WHAT TO DO:
**a.** According to the transcript on extracting text from Office documents, what does the iFilter miss when it pulls text from PowerPoint?
**b.** Duplicate the part of the transcript on extracting text from Office documents that begins at the words "It used to be" and stops after "the text itself.".
**c.** Go on with the transcript on extracting text from Office documents, picking up right after its final sentence.

So one of the easier ones to kind of work with are Word, Excel, and Palp. The easiest of all the Office documents is Word. Word is fantastically structured. You can just use,
you can basically just use Word itself and say save as text and you'll get most of the information you want. There's the Apache Tika project. Tika project is a Java text extractor which does most of the Office formats for you. But one of the problems with all the open source projects I have found
is they're keeping up with the changes in the formats. So Word just doesn't have the current format which is docx, which is underneath as a zip file which is then XML internally. You could write a program to open, unzip that, go into the XML and read it out yourself. But it's not always work.
It doesn't always work that well. Sometimes you've got an entire history of documents from like 15 years ago which are in the Word binary format. And it's not easy. You probably have a lot of information and people want all that stuff indexed as well. So I don't think Apache Tika actually supports it.
It used to be a proprietary format so the old Word format used to be a stream with streams inside the stream. So it was quite painful to work with. But once you get stuff out of Word, you have quite a lot of rich just besides the text. The reason why you just don't want to read the text is you actually sometimes the information
about the text is important. So that's something that was a heading is important. Something that was bold is important. Something, links within the document are important. If you can get that extra data out at the same time, you can add some richness to your text. You can then create other metadata from the text itself.
If you move on to something like Excel, Excel is great. You can read through each sheet, each cell, extract all the text. But the problem with Excel is you get a lot of repeated data. So people just sort of get a column and they drag it down and they get a thousand words repeated at the same time.
When you get a thousand words in one body of text in one field in a text search engine, the relevance of that word drops massively because in relevance you're saying if a piece of text is short and it has the word appear in it, it's probably more important than the word appearing lots of times in a bigger body of text.
PowerPoint is also another one. A lot of people use text extractors. They use the, if you go for any of the free ones, so you've got the Tika Project, you have the iFilters from Microsoft, which you can write on top of and extract text out.
I really encourage people to look at the text that gets instructed because sometimes it misses a lot of information. One of the things that you find with the iFilter is it'll miss the notes on your PowerPoint. It'll extract all the information from your slides. You don't get any notes.
Which is the most important text? It's actually the notes are probably sometimes more important than what's on the slide itself. You can also extract text from audio and video. You're just using speech to text. And some of the nice things about that is you can extract some extra information.

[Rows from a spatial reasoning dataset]

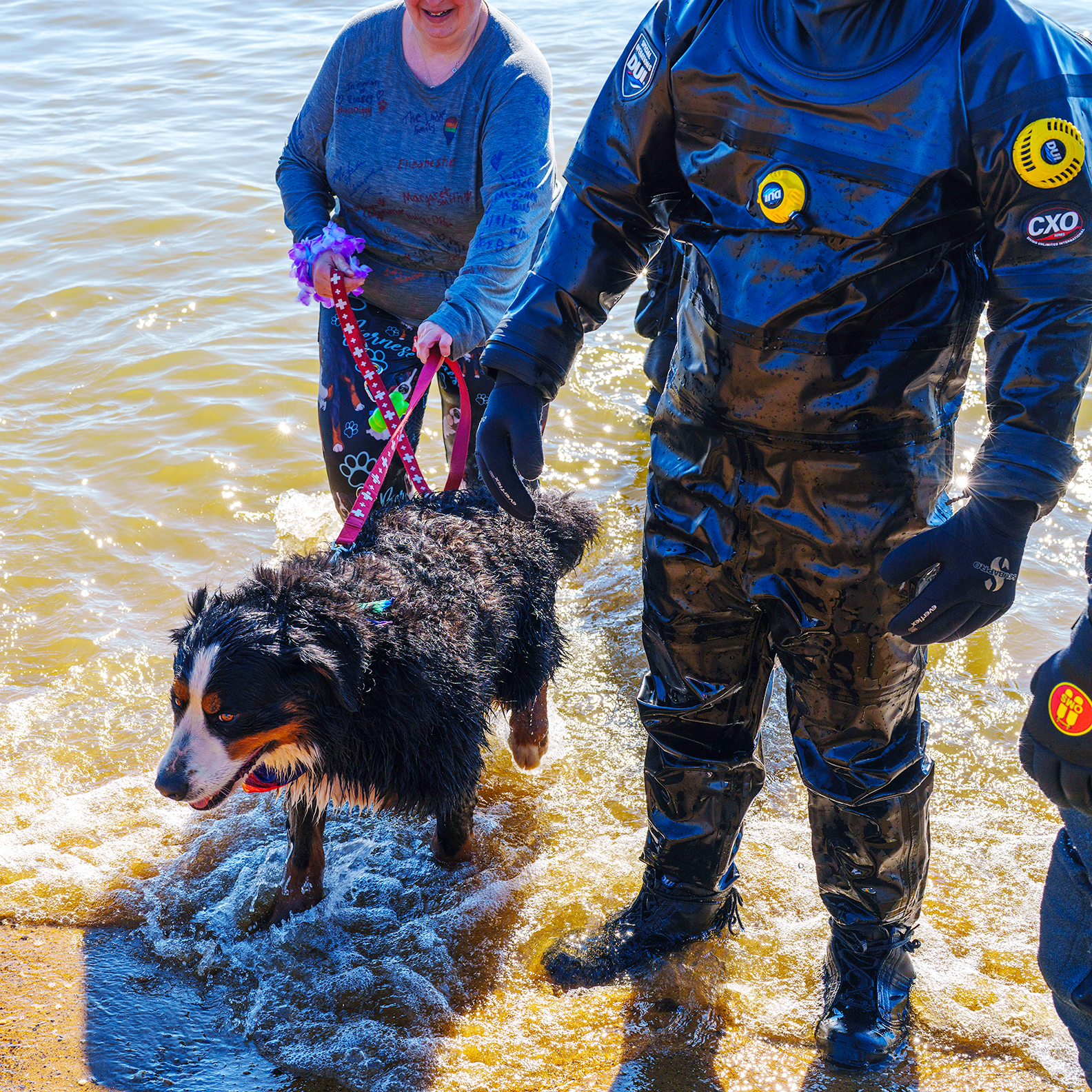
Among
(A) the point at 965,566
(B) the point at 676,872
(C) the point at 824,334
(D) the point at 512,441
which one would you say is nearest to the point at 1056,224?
(C) the point at 824,334

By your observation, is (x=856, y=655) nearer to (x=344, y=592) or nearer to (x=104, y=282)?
(x=344, y=592)

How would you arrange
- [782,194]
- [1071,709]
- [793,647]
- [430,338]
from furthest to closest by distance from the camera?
[430,338]
[793,647]
[782,194]
[1071,709]

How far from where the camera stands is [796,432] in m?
2.46

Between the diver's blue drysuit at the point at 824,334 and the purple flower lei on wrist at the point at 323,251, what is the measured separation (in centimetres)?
134

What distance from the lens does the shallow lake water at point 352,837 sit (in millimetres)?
2920

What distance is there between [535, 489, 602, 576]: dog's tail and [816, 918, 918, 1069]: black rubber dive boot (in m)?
1.72

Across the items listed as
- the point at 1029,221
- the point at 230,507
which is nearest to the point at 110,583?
the point at 230,507

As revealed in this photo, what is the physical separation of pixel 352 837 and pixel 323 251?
218cm

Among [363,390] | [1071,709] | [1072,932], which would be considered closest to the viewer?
[1071,709]

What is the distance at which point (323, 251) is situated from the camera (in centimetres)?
383

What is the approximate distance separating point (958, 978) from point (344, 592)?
220 cm

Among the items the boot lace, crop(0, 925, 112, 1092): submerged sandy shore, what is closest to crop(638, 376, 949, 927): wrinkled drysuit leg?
the boot lace

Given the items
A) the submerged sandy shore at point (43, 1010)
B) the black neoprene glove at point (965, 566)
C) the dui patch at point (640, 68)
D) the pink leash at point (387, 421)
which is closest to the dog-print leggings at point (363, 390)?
the pink leash at point (387, 421)

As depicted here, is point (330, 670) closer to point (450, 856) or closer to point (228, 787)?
point (228, 787)
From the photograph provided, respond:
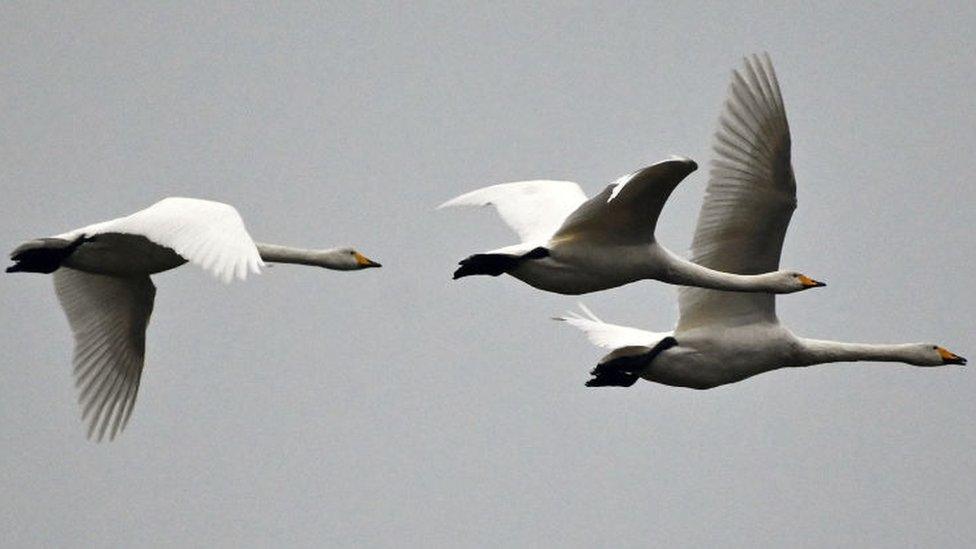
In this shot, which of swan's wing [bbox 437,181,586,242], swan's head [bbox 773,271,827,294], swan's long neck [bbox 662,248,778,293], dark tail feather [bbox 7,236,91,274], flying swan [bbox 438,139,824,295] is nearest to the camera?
flying swan [bbox 438,139,824,295]

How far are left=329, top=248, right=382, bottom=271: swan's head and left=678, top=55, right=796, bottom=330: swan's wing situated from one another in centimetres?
370

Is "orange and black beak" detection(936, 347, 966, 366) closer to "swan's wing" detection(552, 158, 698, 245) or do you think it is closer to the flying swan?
the flying swan

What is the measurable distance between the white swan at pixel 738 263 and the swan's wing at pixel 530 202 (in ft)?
4.83

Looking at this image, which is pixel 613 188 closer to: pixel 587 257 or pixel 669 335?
pixel 587 257

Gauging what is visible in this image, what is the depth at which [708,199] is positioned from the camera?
72.0 feet

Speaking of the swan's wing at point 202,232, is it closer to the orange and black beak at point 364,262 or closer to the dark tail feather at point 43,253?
the dark tail feather at point 43,253

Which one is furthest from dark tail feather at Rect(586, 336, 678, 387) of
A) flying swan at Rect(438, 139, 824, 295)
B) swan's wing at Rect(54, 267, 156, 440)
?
swan's wing at Rect(54, 267, 156, 440)

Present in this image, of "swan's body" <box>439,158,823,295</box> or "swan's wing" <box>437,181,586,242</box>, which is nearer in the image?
"swan's body" <box>439,158,823,295</box>

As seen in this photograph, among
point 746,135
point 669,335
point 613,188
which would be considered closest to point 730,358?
point 669,335

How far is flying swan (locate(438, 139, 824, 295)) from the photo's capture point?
64.6 ft

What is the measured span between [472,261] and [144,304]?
16.7 feet

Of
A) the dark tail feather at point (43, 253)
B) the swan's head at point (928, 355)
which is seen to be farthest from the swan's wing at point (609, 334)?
the dark tail feather at point (43, 253)

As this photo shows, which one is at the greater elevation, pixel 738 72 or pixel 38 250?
pixel 738 72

ANSWERS TO THE PROBLEMS:
**a.** It misses the notes on your PowerPoint.

**b.**
It used to be a proprietary format so the old Word format used to be a stream with streams inside the stream. So it was quite painful to work with. But once you get stuff out of Word, you have quite a lot of rich just besides the text. The reason why you just don't want to read the text is you actually sometimes the information
about the text is important. So that's something that was a heading is important. Something that was bold is important. Something, links within the document are important. If you can get that extra data out at the same time, you can add some richness to your text. You can then create other metadata from the text itself.

**c.**
So what point did that word get said within the video stream? The nice thing about then is when you return it to people, you can actually take them back to the point that word was said within the video stream. It's quite easy to do this type of stuff. Images themselves, you can OCR them to get text out of them.
Or a lot of the, again, with text search engines, you can also then create sort of image comparison or image search systems. But the one thing is you always got to think about, if you're thinking, well, how does that work? What you have to do is you have to take the image and convert it to a text representation.
So what you do is you start looking at the image and you'll say, okay, it's got a color palette. So what I'll do is I extract the color palette as a set of letters or a set of numbers. And I'll stick them in and I'll be able to compare if those color palettes. So then you can just compare two color palettes and get similarity. Say, well, if these got almost all the same numbers
and this one's got all the same numbers, they must be similar colors. So it'll be the same color palette, like CMY or RGB or anything like that. And you can just start breaking your image and get your, then you can get brightness and you can get all these different parts of the image and create text representations of them
and then work out similarity. One of the important things you got to deal with with all these different texts from different sources is basically encoding. And I'm gonna talk about that in a little bit. One of the formats I have left off is one of my not so favorite formats, which is the PDF.
I absolutely despise this format. PDFs were originally designed for printing. So there is no, there's no, not like a Word document,
we have sections. Words are actually just characters that are apparently close to each other. And paragraphs are a bunch of characters which are close to each other, even, you know, just evenly spaced out. One of the things is when you use a lot of the, sort of the text extractors,
they don't take into account that there is a layout involved. So the first item on when you get to the, you open a page on a PDF, you might read the text. The text will say this text is actually positioned in the bottom left-hand corner. Now you may be talking about something up here
when you're viewing the page in your PDF, but the text that you actually read is actually the bottom left-hand corner. So the positioning is a problem. Layout is also a problem. And layout and what I call flow is column. So what happens is it's basically text blocks.
So if you've got the columns of different text, so you've broken up everything to look like a nice newspaper and you've got nice columns, PDF doesn't know that this column then continues into this column and then continues into the next column. You can do all this stuff with PDF. It's, part of it is PDF accessibility.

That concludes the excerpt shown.